Former heritage railroad in Northern New York

The Saratoga and North Creek Railway was a heritage railway that began operation in July 2011. Passenger operations ceased on April 7, 2018, and the final revenue freight train to remove stored tank cars operated in May 2018. The railroad ran in the upper Hudson River region of the Adirondack Mountains, in the U.S. state of New York.

The railroad operated between North Creek and Saratoga Springs, New York, where it connected with Amtrak's Ethan Allen Express and Adirondack services.

==History==

The Saratoga and North Creek Railway operated over former Adirondack Railway trackage built by Thomas C. Durant in 1871. Delaware and Hudson Railway acquired the Adirondack Line from William West Durant in 1889. North Creek station is where Theodore Roosevelt learned he was to become president of the United States of America after President William McKinley was assassinated in 1901. Passenger service was reduced to summer-only in 1950 and discontinued altogether in 1957.

In 1998, the line was purchased by Warren County with plans to operate an excursion train to improve tourism and economic development in the area. In 1999, the Upper Hudson River Railroad began operating excursion trains south from North Creek to Riverside Station in Riparius. The Upper Hudson River Railroad lost its contract with Warren County on December 31, 2010, ending 11 years of operation.

In 2002, the Branch line that connected to the paper mill in Corinth, New York went out of service after the mill's closure and has not operated since then.

On April 8, 2011, it was announced that Iowa Pacific Holdings (IPH) would take over operation of the route effective July 1, 2011. As part of the agreement, IPH agreed to operate a minimum of 182 tourist-oriented passenger trains over the line.

With the creation of the Saratoga and North Creek Railway, regularly scheduled service returned to the line for the first time since the D&H ceased freight operations on November 17, 1989. IPH began operating trains on July 14, 2011, as the Saratoga and North Creek Railroad. Unlike the Upper Hudson River Railroad, the Saratoga and North Creek operated over the entire 57 mi between Saratoga Springs, New York and North Creek.
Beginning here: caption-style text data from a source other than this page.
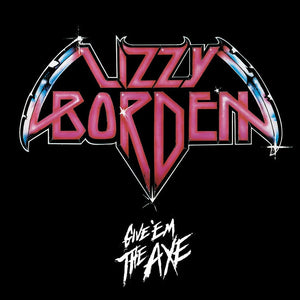 New Vinyl Lizzy Borden - Give 'Em the Axe LP NEW 10032303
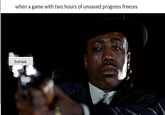 when a game with two hours of unsaved progress freezes End task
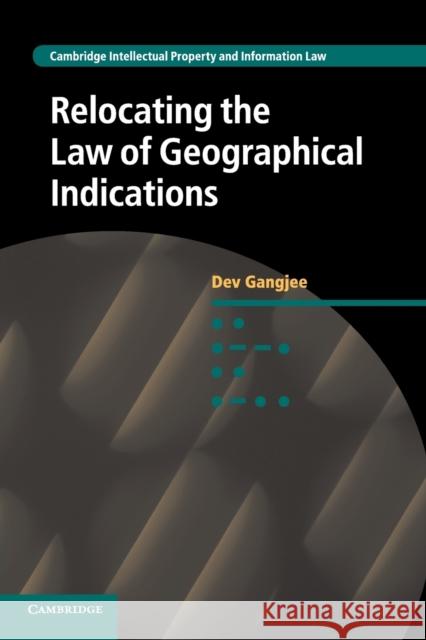 Relocating the Law of Geographical Indications Dev Gangjee   9781107542655 Cambridge University Press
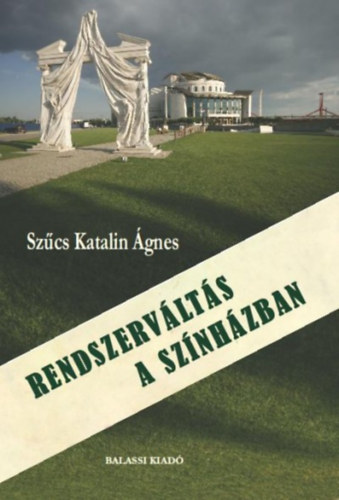Sz�cs Katalin - Rendszerv�lt�s a sz�nh�zban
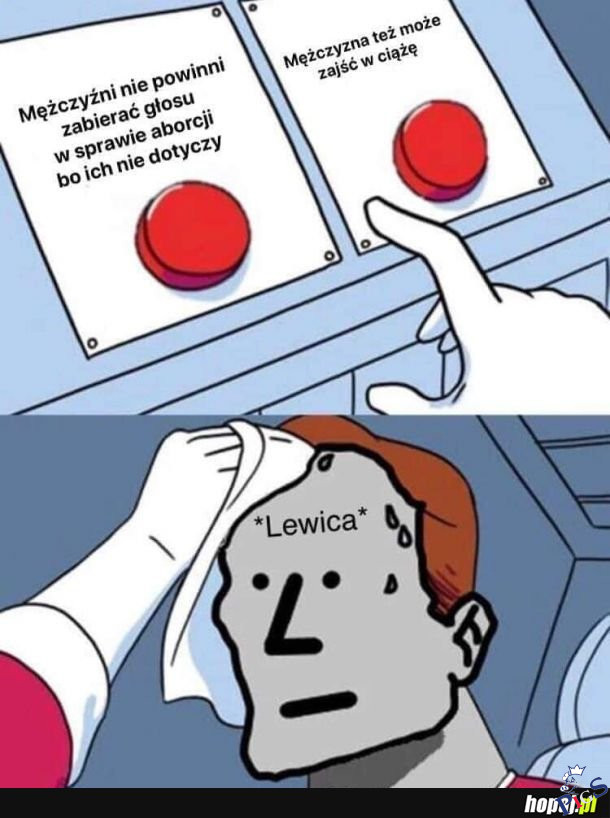 Bycie lewakiem to na prawdę ciężka sprawa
On May 14, 2012, IPH received permission from the Surface Transportation Board to restore freight service on the derelict north end of the line as far as Newcomb. Freight service began on the line in February 2013.
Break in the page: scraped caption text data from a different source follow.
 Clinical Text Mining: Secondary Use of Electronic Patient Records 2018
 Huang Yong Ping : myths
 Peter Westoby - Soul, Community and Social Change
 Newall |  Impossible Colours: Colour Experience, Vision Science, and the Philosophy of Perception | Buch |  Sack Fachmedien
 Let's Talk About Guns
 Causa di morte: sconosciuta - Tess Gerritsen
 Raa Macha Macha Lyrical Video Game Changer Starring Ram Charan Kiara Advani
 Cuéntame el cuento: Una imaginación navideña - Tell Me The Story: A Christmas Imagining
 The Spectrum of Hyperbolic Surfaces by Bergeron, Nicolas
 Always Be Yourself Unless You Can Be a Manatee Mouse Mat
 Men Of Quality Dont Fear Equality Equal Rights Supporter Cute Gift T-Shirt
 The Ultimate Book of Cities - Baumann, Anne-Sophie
On August 2, 2013, the rear locomotive of an SNCRR train derailed in Thurman. No injuries were reported, but the railroad was closed temporarily to allow for repairs.
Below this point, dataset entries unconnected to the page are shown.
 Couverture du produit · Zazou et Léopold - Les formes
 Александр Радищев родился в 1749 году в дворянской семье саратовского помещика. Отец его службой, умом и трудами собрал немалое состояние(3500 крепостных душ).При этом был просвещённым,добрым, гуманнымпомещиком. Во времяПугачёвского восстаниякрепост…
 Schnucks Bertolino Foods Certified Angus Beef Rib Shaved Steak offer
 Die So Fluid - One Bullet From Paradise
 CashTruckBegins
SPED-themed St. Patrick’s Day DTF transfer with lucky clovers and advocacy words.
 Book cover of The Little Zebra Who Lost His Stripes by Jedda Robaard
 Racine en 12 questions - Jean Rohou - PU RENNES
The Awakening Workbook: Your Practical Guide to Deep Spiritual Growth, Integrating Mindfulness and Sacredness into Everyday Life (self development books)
On April 3, 2018, plans were announced to shut down the railway line due to financial losses. The final tourist train ran on April 7. The organization Protect the Adirondacks has called for the conversion of the railway line into a rail trail. Four bids for purchasing the line for passenger and freight service were placed in 2019. It was replaced by Saratoga Corinth and Hudson Railway beginning in 2022.

== Passenger service ==
Regularly scheduled service ran once each day Friday through Monday from July 1 to October 31 and on Saturdays and Sundays during the fall and spring. The trip took 2 hours and 12 minutes.

A separate service, the Snow Train, ran on Fridays, Saturdays, and Sundays during the winter. Unlike the summer trains, the Snow Train had two trains each day in both directions.

The North End Local was a shorter route between Thurman and North Creek twice a day on Fridays, Saturdays, and Sundays in July and August. All other trains ran the full length of the line between Saratoga Springs and North Creek.

==Railbike tours==
In 2016, plans were floated for 3-hour pedal-powered railbike tours on a 10-mile section of unused railroad tracks between Moose Pond Club Road and North Creek.

The tours opened in July 2017 using two and four-person pedal-powered railbikes. Starting from the North Creek rail depot, tourists are driven to North River, where they pedal north for three miles along a fairly flat route which includes crossing the Hudson River on a trestle before returning on the same route.

The trip takes about two hours each way. The tours are operated by Revolution Rail, which pays the railway to use the line.